[Stored items]
···
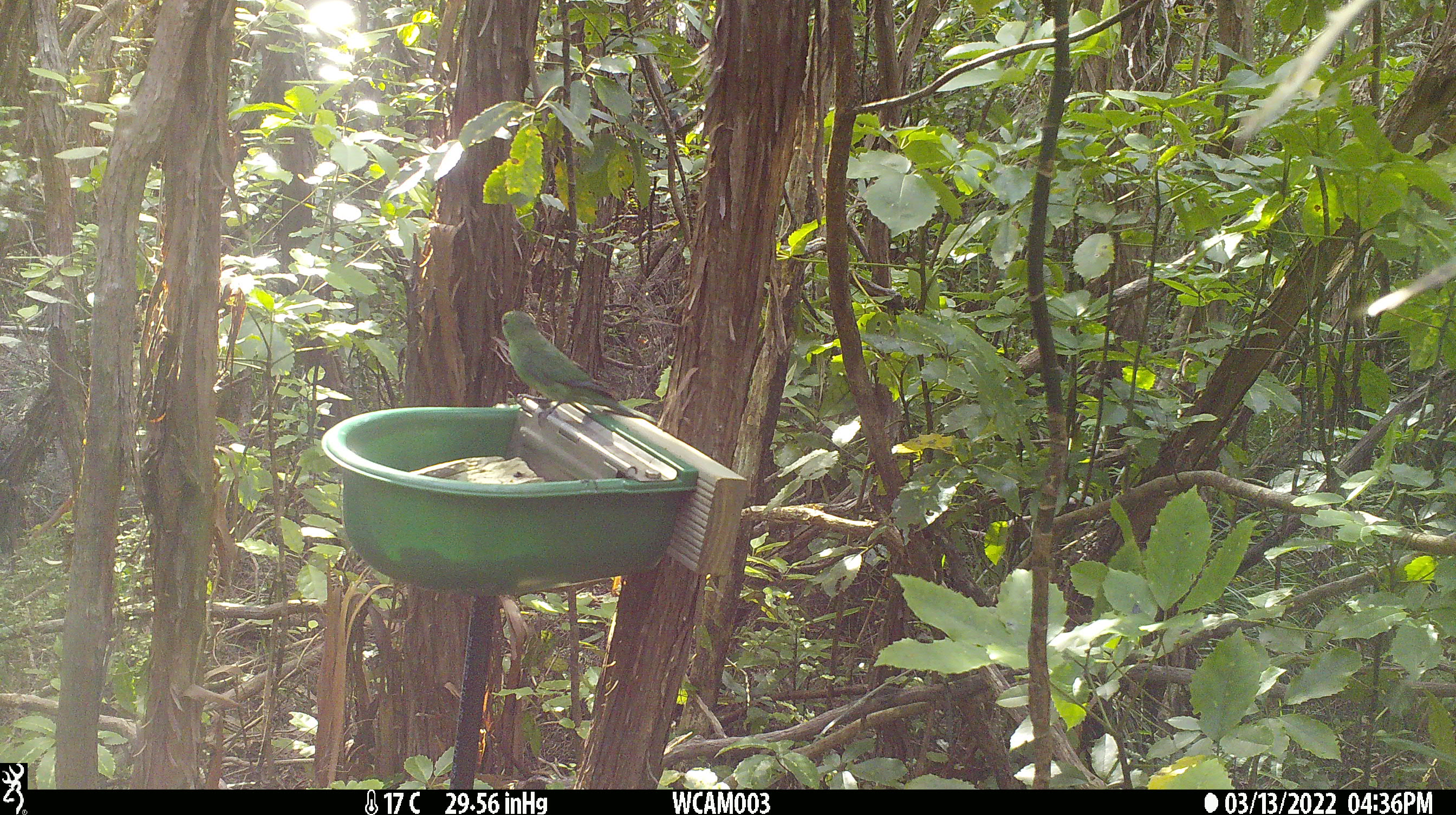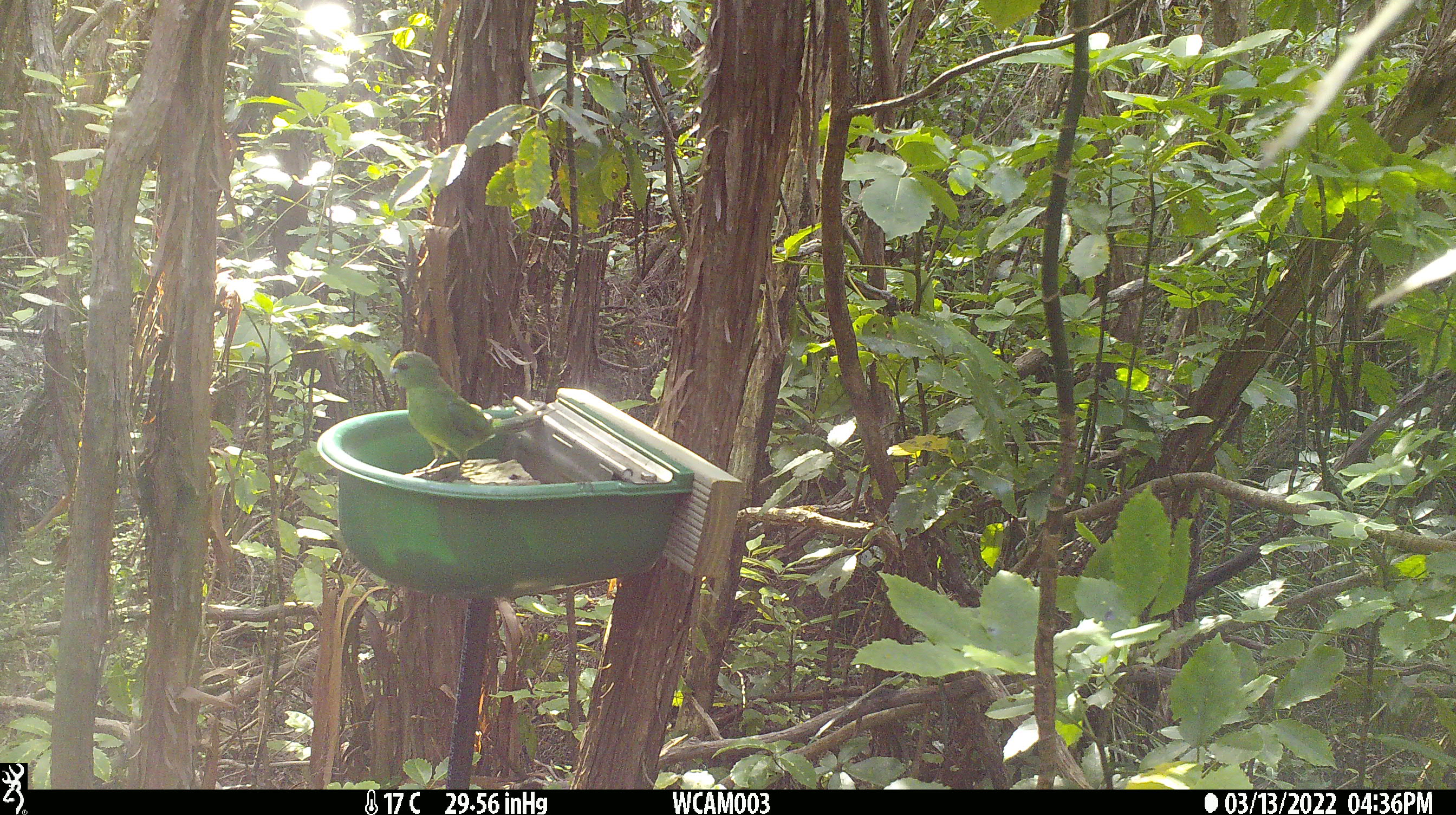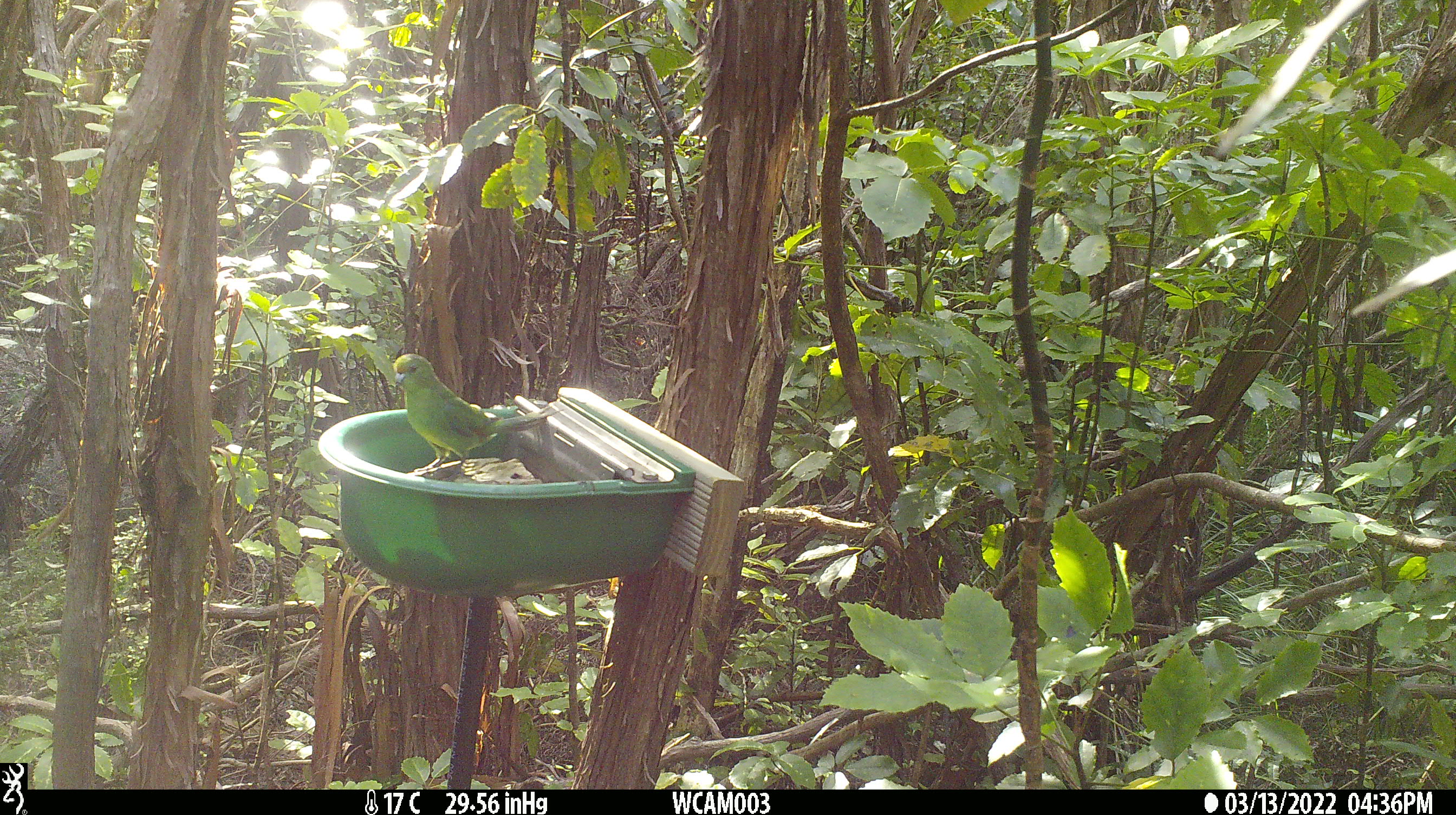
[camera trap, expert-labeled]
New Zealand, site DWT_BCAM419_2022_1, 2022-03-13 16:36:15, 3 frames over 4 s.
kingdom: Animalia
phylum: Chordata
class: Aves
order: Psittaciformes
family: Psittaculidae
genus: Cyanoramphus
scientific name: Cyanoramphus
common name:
···
*Task directions*
Without the pictures, return the whole of the data exactly as given.

*Task result*
[camera trap, expert-labeled]
New Zealand, site DWT_BCAM419_2022_1, 2022-03-13 16:36:15, 3 frames over 4 s.
kingdom: Animalia
phylum: Chordata
class: Aves
order: Psittaciformes
family: Psittaculidae
genus: Cyanoramphus
scientific name: Cyanoramphus
common name:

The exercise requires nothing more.